I’m planning to encode some of my blu-ray discs to AV1 with maximum quality in mind. After thinking I had a good set of settings nailed down, I got sensitized to the topic of banding and found that in certain frames, my encodes were suffering from it quite badly.
I also found the biggest magnet for banding in an animated show: the very first episodes of “The Eminence in Shadow” shows a purple blanket that has crazy banding even at 10-bit with high bit rates.

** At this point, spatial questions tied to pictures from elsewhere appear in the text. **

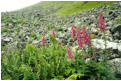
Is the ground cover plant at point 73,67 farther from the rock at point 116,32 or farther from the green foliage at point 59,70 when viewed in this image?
the rock at point 116,32

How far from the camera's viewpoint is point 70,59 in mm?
7734

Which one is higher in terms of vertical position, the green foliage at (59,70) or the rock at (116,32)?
the rock at (116,32)

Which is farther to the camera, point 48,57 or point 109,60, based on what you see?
point 48,57

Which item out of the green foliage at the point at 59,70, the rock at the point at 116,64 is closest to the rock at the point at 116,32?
the rock at the point at 116,64

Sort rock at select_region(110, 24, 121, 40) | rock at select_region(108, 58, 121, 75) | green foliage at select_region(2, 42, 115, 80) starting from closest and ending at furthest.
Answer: green foliage at select_region(2, 42, 115, 80)
rock at select_region(108, 58, 121, 75)
rock at select_region(110, 24, 121, 40)

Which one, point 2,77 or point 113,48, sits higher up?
point 113,48

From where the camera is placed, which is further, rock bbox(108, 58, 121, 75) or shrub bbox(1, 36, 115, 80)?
rock bbox(108, 58, 121, 75)

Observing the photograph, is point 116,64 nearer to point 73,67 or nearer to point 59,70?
point 73,67

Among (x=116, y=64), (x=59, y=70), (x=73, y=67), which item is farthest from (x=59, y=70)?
(x=116, y=64)

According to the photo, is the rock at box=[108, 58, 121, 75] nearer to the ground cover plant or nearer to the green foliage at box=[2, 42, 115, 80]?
the ground cover plant

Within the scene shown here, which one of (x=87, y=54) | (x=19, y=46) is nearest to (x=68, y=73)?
(x=87, y=54)

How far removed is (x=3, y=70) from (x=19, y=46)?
190 inches

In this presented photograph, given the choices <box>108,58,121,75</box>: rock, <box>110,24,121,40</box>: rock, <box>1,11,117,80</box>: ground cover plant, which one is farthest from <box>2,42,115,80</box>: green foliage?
<box>110,24,121,40</box>: rock

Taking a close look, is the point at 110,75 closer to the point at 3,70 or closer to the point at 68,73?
the point at 68,73
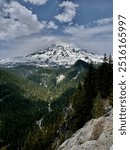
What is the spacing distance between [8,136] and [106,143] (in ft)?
559

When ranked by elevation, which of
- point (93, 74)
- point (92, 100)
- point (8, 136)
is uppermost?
point (93, 74)

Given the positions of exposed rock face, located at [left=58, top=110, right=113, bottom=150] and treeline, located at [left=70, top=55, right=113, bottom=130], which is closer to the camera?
exposed rock face, located at [left=58, top=110, right=113, bottom=150]

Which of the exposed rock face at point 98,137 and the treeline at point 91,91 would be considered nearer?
the exposed rock face at point 98,137

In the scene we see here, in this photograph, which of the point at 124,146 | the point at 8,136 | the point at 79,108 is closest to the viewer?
the point at 124,146

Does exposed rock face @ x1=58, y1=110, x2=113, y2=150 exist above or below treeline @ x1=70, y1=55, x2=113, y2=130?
below

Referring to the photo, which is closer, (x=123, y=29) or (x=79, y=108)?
(x=123, y=29)

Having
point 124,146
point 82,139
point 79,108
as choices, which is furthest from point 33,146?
point 124,146

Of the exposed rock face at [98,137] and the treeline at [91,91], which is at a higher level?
the treeline at [91,91]

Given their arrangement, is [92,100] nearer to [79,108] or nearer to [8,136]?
[79,108]

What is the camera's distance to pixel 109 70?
255ft

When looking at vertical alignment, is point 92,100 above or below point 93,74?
below

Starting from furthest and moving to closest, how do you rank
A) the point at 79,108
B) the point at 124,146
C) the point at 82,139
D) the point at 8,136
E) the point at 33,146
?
the point at 8,136 < the point at 33,146 < the point at 79,108 < the point at 82,139 < the point at 124,146

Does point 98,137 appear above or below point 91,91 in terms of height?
below

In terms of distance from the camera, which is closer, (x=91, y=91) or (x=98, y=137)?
(x=98, y=137)
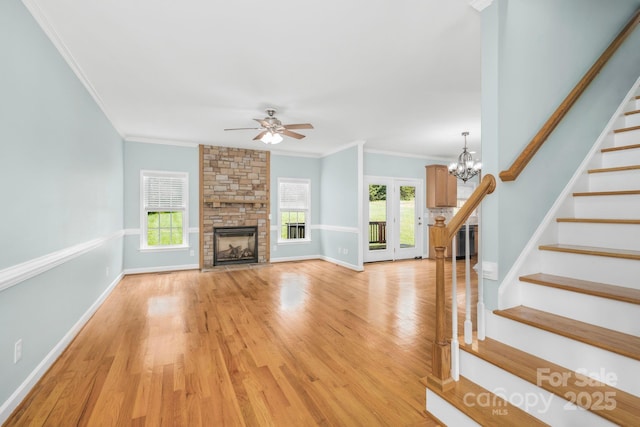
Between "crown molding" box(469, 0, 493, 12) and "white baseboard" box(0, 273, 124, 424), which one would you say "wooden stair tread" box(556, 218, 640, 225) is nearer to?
"crown molding" box(469, 0, 493, 12)

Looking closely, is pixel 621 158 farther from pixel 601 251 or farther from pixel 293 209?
pixel 293 209

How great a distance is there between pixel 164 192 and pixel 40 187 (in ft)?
12.8

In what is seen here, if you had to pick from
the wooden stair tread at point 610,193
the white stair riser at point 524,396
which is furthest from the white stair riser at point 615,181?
the white stair riser at point 524,396

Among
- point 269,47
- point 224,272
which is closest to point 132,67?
point 269,47

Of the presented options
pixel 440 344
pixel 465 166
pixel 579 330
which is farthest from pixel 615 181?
pixel 465 166

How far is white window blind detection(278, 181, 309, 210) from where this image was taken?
278 inches

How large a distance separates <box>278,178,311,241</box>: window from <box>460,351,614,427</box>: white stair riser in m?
5.69

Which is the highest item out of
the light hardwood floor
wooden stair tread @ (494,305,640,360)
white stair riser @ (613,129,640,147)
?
white stair riser @ (613,129,640,147)

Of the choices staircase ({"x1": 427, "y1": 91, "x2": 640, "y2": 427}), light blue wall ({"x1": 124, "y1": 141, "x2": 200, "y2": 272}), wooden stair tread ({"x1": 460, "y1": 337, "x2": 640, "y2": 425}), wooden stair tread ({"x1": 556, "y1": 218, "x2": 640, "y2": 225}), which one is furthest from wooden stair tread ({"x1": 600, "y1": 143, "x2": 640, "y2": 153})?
light blue wall ({"x1": 124, "y1": 141, "x2": 200, "y2": 272})

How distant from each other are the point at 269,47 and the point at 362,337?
2.88m

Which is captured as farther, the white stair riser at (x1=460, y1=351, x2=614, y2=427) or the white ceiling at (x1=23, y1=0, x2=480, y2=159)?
the white ceiling at (x1=23, y1=0, x2=480, y2=159)

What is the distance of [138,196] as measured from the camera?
5.61m

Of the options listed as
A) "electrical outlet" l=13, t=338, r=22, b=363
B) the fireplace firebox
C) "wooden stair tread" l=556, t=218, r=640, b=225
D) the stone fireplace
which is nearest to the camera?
"wooden stair tread" l=556, t=218, r=640, b=225

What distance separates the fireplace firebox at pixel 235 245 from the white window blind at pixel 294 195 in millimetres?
1008
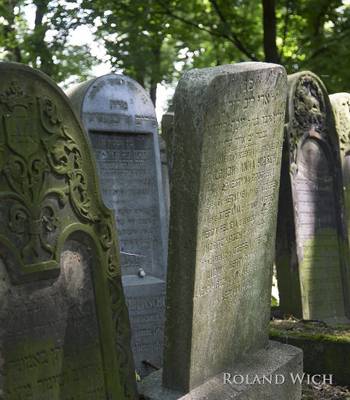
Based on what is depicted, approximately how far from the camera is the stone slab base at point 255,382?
3.57 metres

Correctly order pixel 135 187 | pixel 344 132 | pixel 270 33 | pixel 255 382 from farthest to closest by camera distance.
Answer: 1. pixel 270 33
2. pixel 344 132
3. pixel 135 187
4. pixel 255 382

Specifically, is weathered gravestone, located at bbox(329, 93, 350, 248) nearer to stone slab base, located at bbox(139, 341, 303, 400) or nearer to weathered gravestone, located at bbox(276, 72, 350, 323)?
weathered gravestone, located at bbox(276, 72, 350, 323)

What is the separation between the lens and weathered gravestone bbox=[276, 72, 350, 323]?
20.7ft

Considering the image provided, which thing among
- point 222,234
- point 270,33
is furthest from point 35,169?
point 270,33

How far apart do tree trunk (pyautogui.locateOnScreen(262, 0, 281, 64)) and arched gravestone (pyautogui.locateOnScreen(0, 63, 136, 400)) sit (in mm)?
8198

Here’s aom-av1-lavish, the “opmox mainline merge” branch as of November, 14th, 2023 with --arnr-strength=0 --enable-dnl-denoising=0 --denoise-noise-level=1
After seeing that another (x265) encode did it much better and even SVT-AV1 with mostly default settings performed well (see further down), I changed to --arnr-strength=1 --enable-dnl-denoising=0 --denoise-noise-level=6
and what a difference:
Finally, this is the result of SVT-AV1-psy as of January, 22nd, 2024. The settings are --film-grain 6 --film-grain-denoise 0
:
So how does one estimate a video’s noise / grain level? Do I just develop a feel for which setting corresponds to what look? That might involve quite a bunch of failed encodes, however.
If AV1 noise synthesis “removes” banding, that banding was never part of the video in the first place, but your video player system created it during bit depth reduction, since you’re viewing on an 8-bit display. This can be prevented with dithering, which AV1 noise synthesis can substitute for.
Yes, that’s obvious.
The dithering pattern is random in each frame, so distinguishing between dithered gradients and noise/film grain baked into the Blu-Ray source is hardly possible.
For the encoder, randomly dithered gradients and film grain are just noise. Both AomEnc and SVT-AV1 can remove this noise (thus causing banding) for better compression, but also record information about the noise to allow for statistically identical noise to be composited back on top of each frame during playback, hiding the bands again.
My issue here is simply that there is no reference for what noise that requires --denoise-noise-level=1
looks like, or how I should recognize noise that requires --denoise-noise-level=6
and so on. If my anime screenshot is level 6 already, then is “Alien (1978)”, level 12? level 18? Higher even?
Well, if you encode at high bit depth, the removal of the noise won’t create visible banding (at most barely visible at 10 bpc, completely invisible at 12bpc), which was my point. But the generated noise can still prevent banding during playback in case the player doesn’t dither (which they usually don’t by default).
Denoise-noise-level sets a denoise strength, which affects the denoising done on every frame in case of denoise-noise-level > 0. The denoised frame is then compared with the unaltered frame in some (sadly very unsuitable) way, and then noise is generated based on that calculated difference, and applied to the frame after it is encoded. Because the implementation is so shitty, the visual energy removed during denoising, and the visual energy added with noise synthesis, can diverge drastically.
So, no matter what denoise-noise-level you choose, the result will be far from optimal. And stronger levels won’t just create unnecessary noise, but also create ugly grain patterns, which can become quite obvious beyond denoise-noise-level 10 or so.